The output has to be the full set of records, reproduced exactly, minus any picture.

(Stored data)
◇ ◇ ◇ ◇ ◇

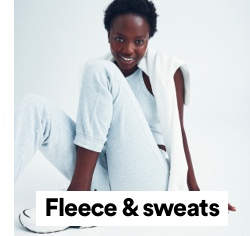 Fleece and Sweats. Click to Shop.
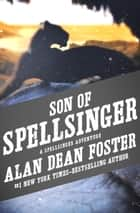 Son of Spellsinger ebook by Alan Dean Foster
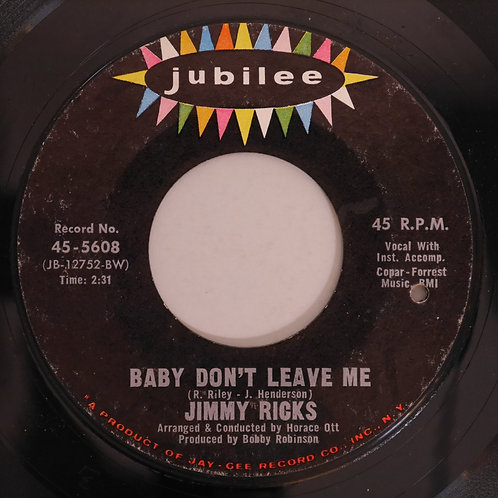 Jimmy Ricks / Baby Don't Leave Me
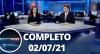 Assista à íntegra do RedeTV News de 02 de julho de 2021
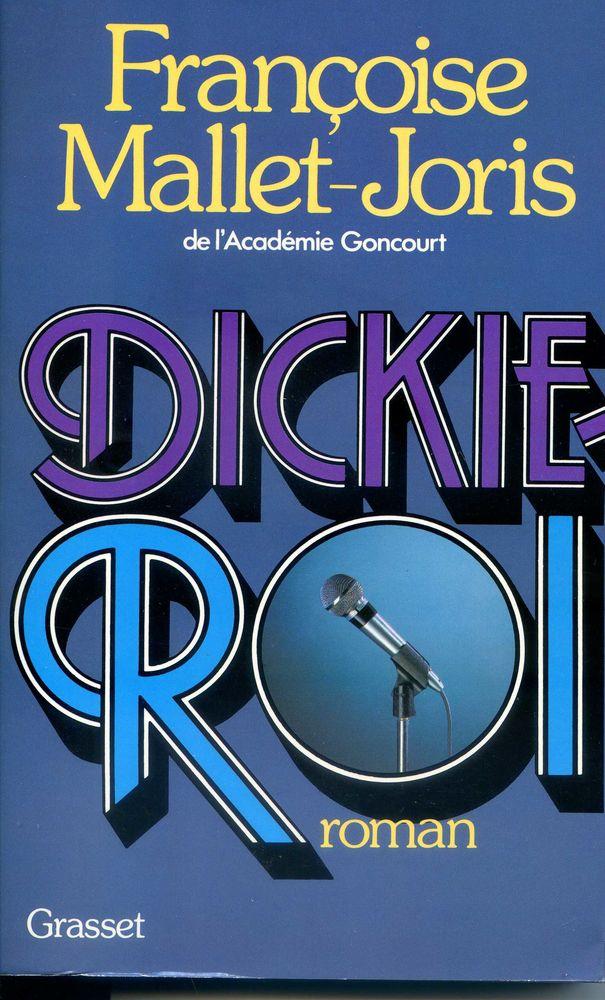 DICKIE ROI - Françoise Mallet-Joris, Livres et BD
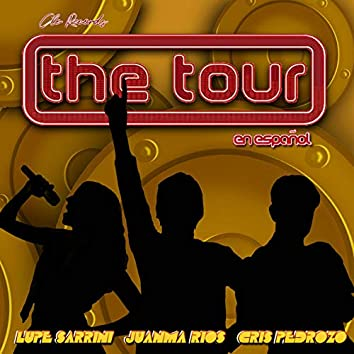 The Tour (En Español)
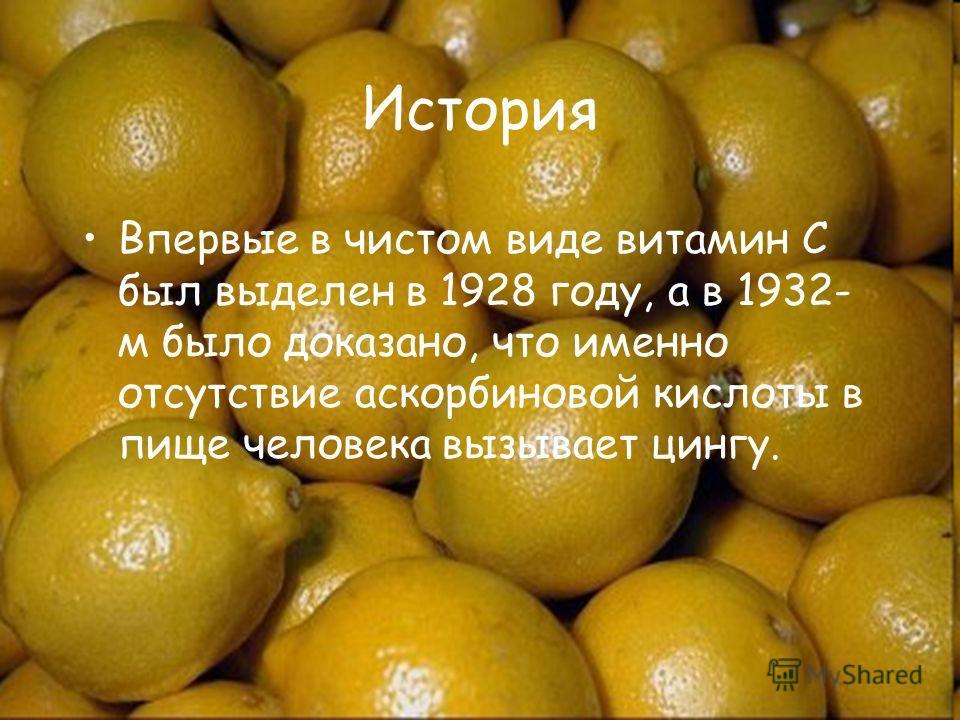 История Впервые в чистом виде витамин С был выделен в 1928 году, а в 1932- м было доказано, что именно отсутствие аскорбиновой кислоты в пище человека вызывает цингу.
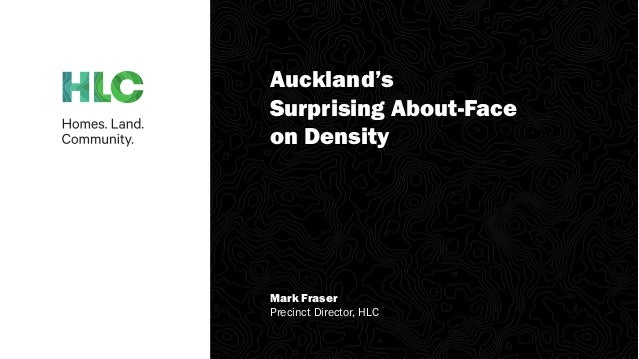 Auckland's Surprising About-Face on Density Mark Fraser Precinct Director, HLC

◇ ◇ ◇ ◇ ◇

■ **Final answer**:
 Fleece and Sweats. Click to Shop.
 Son of Spellsinger ebook by Alan Dean Foster
 Jimmy Ricks / Baby Don't Leave Me
 Assista à íntegra do RedeTV News de 02 de julho de 2021
 DICKIE ROI - Françoise Mallet-Joris, Livres et BD
 The Tour (En Español)
 История Впервые в чистом виде витамин С был выделен в 1928 году, а в 1932- м было доказано, что именно отсутствие аскорбиновой кислоты в пище человека вызывает цингу.
 Auckland's Surprising About-Face on Density Mark Fraser Precinct Director, HLC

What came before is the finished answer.